Very young calves, those less than 3 weeks old, feel cold stress at 60 degrees Fahrenheit. Calves 6 weeks and older begin to feel cold stress at about 42 degrees. Of course, if calves are exposed to wind, snow or rain, they will feel cold stress more acutely, even at warmer temperatures.
The calf’s surroundings make a big difference. Adequate shelter provides tremendous benefits. Straw is an excellent bedding for keeping calves warm. It should be deep enough to cover the foot and at least part of the leg when the calf burrows in it for warmth. Wet bedding hurts more than it helps, so be sure to keep it clean and dry.
A great option to provide additional warmth is a calf jacket, which prevents the animal from losing heat as quickly. Make sure the calf is completely dry before putting a jacket on it. Moisture trapped against the calf’s hide can be problematic.
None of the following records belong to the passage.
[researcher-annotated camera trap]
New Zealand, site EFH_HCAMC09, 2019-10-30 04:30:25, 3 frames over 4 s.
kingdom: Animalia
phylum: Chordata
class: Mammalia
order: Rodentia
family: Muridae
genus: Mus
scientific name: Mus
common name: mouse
Providing more calories is another way to help calves manage cold stress. The goal is to provide enough energy to offset the additional demands on the calf’s body. One way to do this is to increase the amount of milk given at each feeding. This is convenient because the feeding schedule doesn’t change. However, this can be a problem for very young calves who can’t or won’t drink the extra milk or the bottle used is at capacity.
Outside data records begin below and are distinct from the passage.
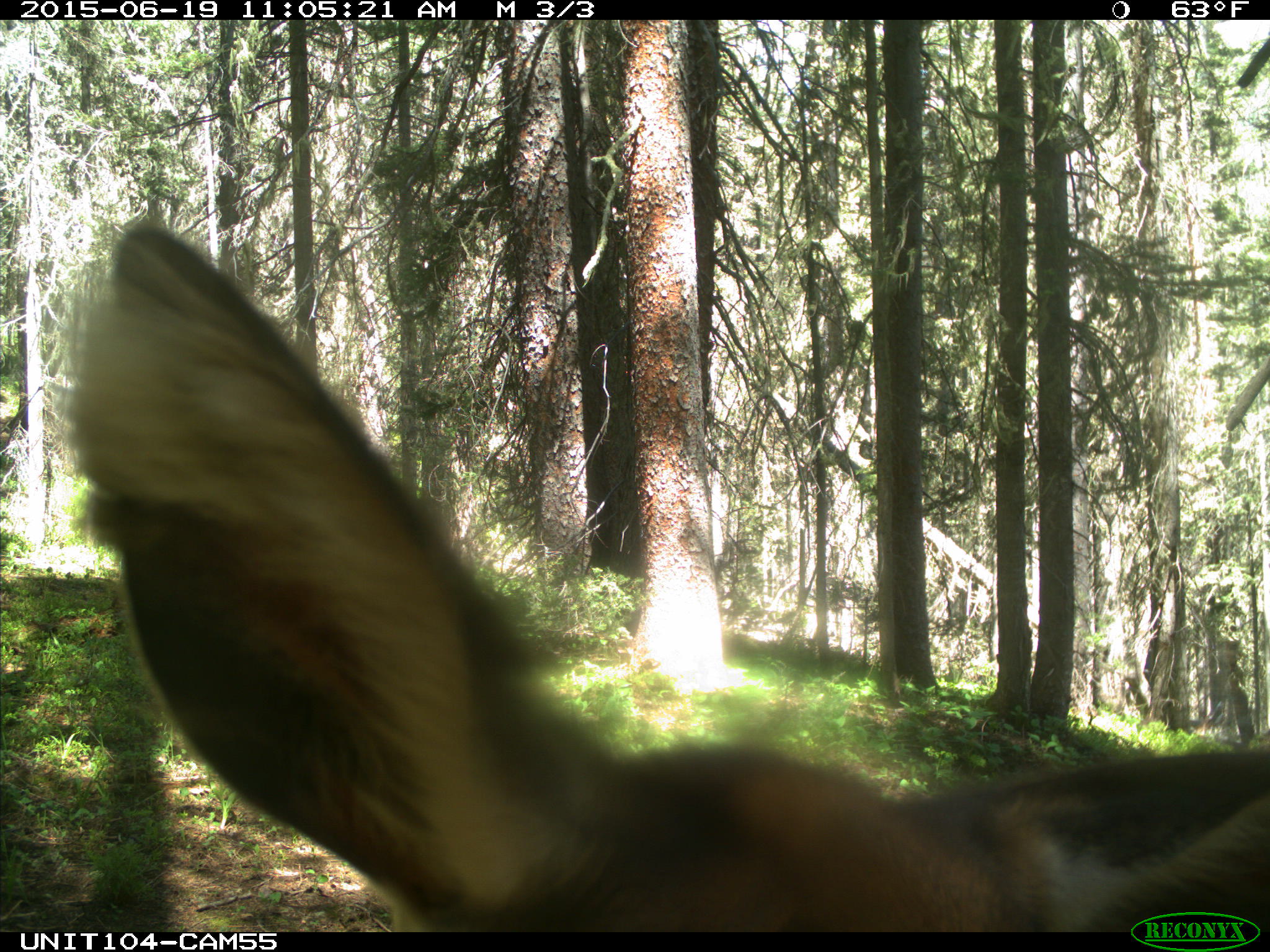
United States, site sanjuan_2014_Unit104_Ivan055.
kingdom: Animalia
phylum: Chordata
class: Mammalia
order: Artiodactyla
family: Cervidae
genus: Cervus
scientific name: Cervus elaphus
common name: red deer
Cervus elaphus (red deer).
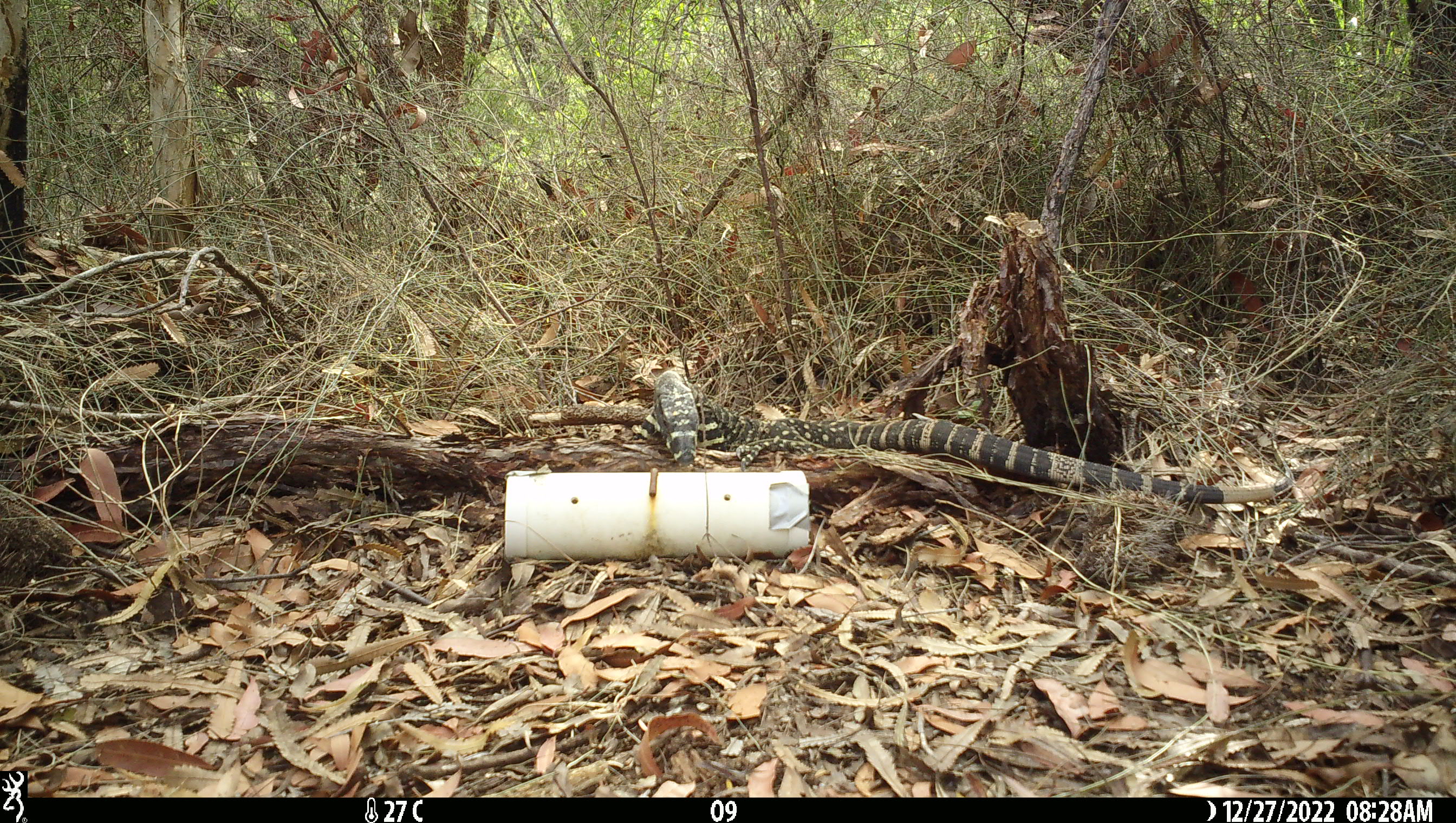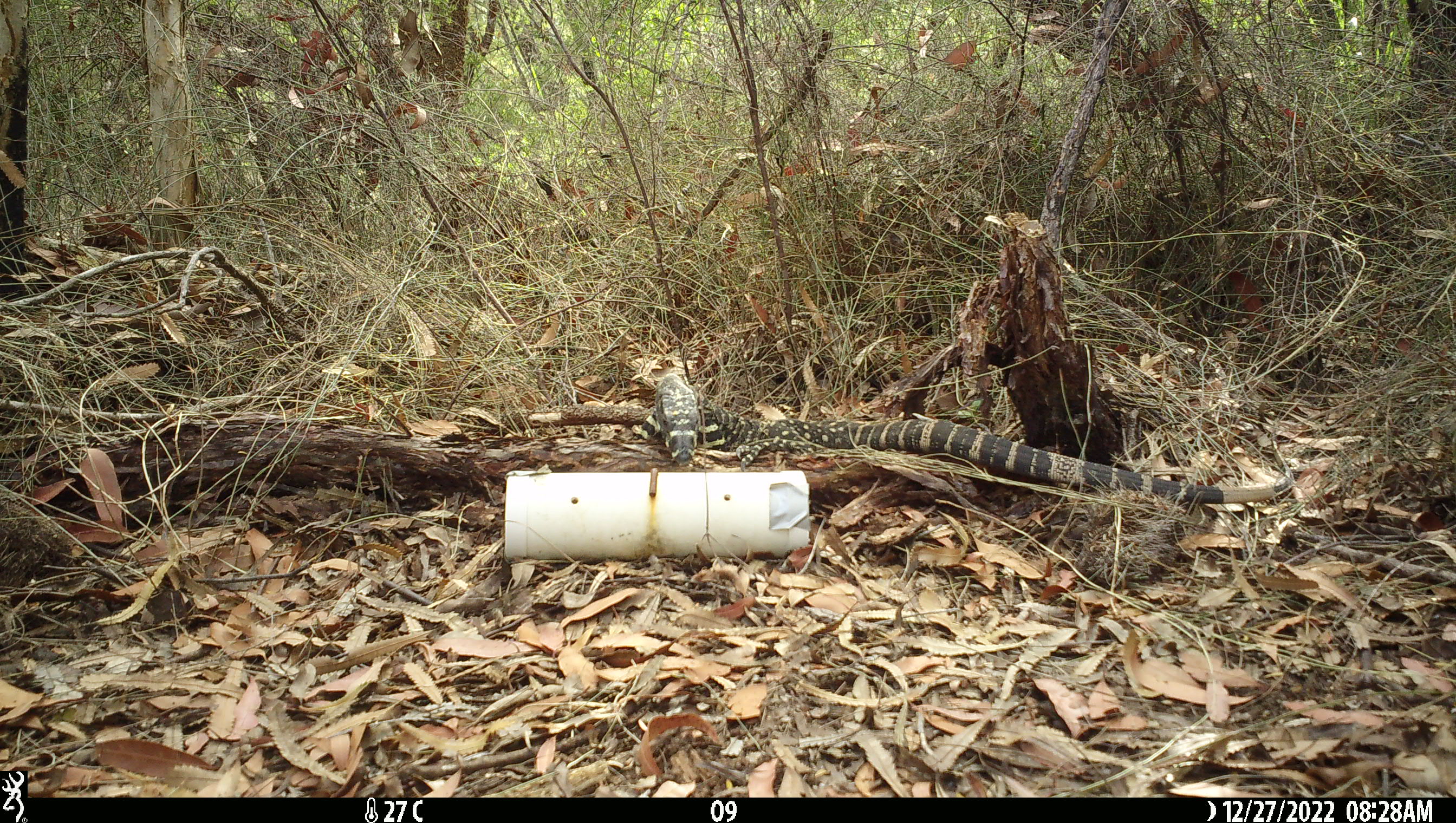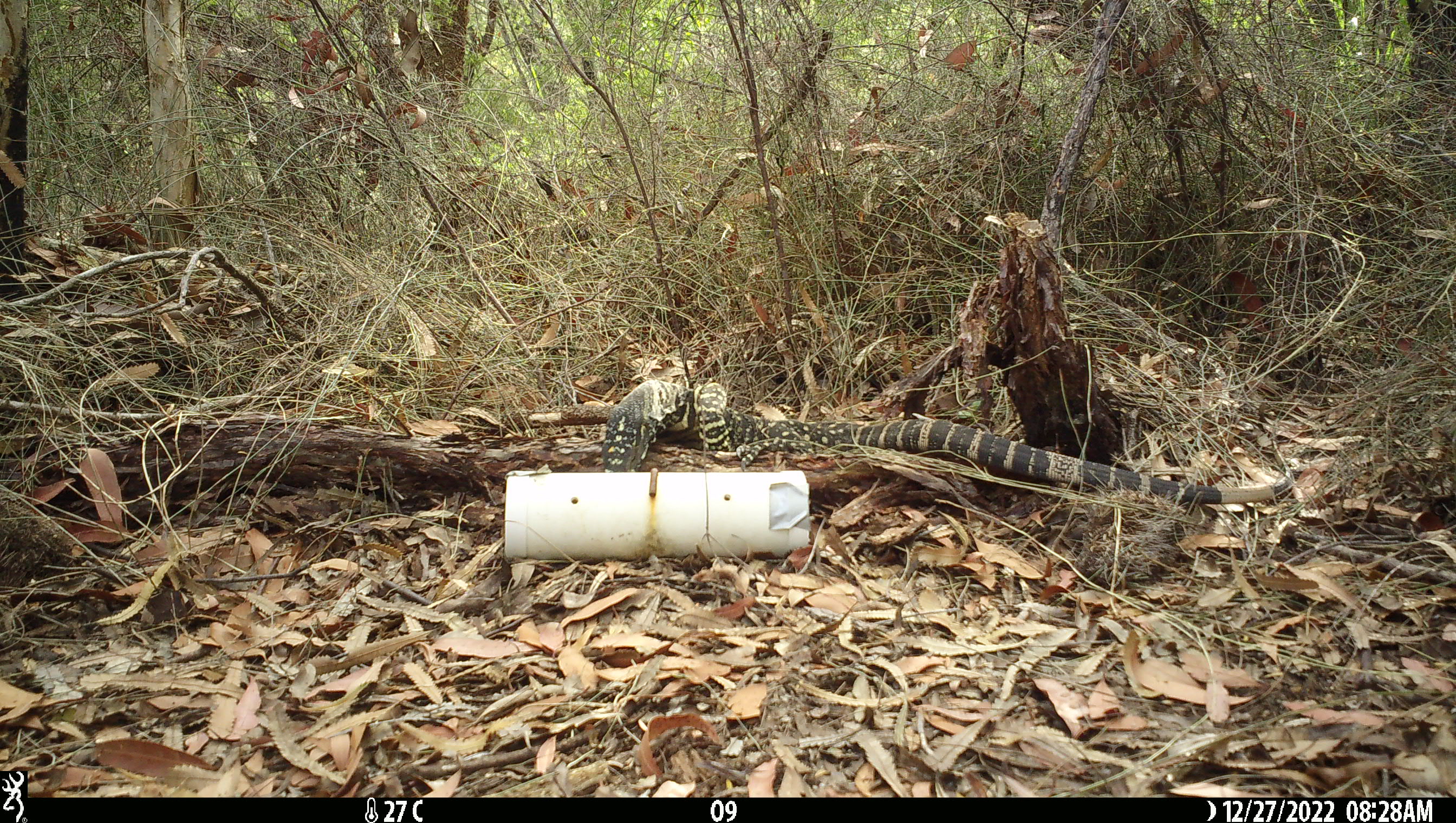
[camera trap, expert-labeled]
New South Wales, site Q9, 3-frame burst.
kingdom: Animalia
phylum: Chordata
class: Reptilia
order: Squamata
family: Varanidae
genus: Varanus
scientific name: Varanus varius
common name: lace monitor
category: goanna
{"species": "goanna (lace monitor) (Varanus varius)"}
Adding a third feeding of the same volume as the other two will also provide extra energy by substantially increasing the caloric intake. As long as you keep the timing consistent, you don’t necessarily need equal intervals between each feeding. A common feeding schedule might be 6 a.m., 12 p.m., and 6 p.m., but a similar plan would also work.
Increasing the caloric content of the milk is another option. This is done by adding more milk replacer powder to the milk, instead of the typical mixing rate of a pound of powder to a gallon of water. The calf then consumes the same amount of milk—for example, 2 quarts—but the fat and protein content of the milk is higher. Fat provides more calories than protein, so adding a fat supplement by itself will increase the energy density more than adding milk replacer powder. Regardless of whether you add more powder or just fat, the total solids of the milk should not go above 16%. If so, calves without free-choice water can get dehydrated.
When it gets cold, you’ll often see calves eat more starter feed. In some ways, this is beneficial. Higher starter intake can lead to faster rumen development, and heat generated by the bacteria in the rumen will warm the calf. Remember, as calves eat more starter, the amount of water the calf requires increases, so warm water should be provided multiple times a day to prevent freezing.
Often the reason calves eat more starter is due to an insufficient amount of milk being offered. This may be part of the management strategy, such as when I cut back on feeding milk a week before weaning to get the calves to eat more starter. While we definitely want calves to eat starter feed, balance is needed between grain and milk consumption.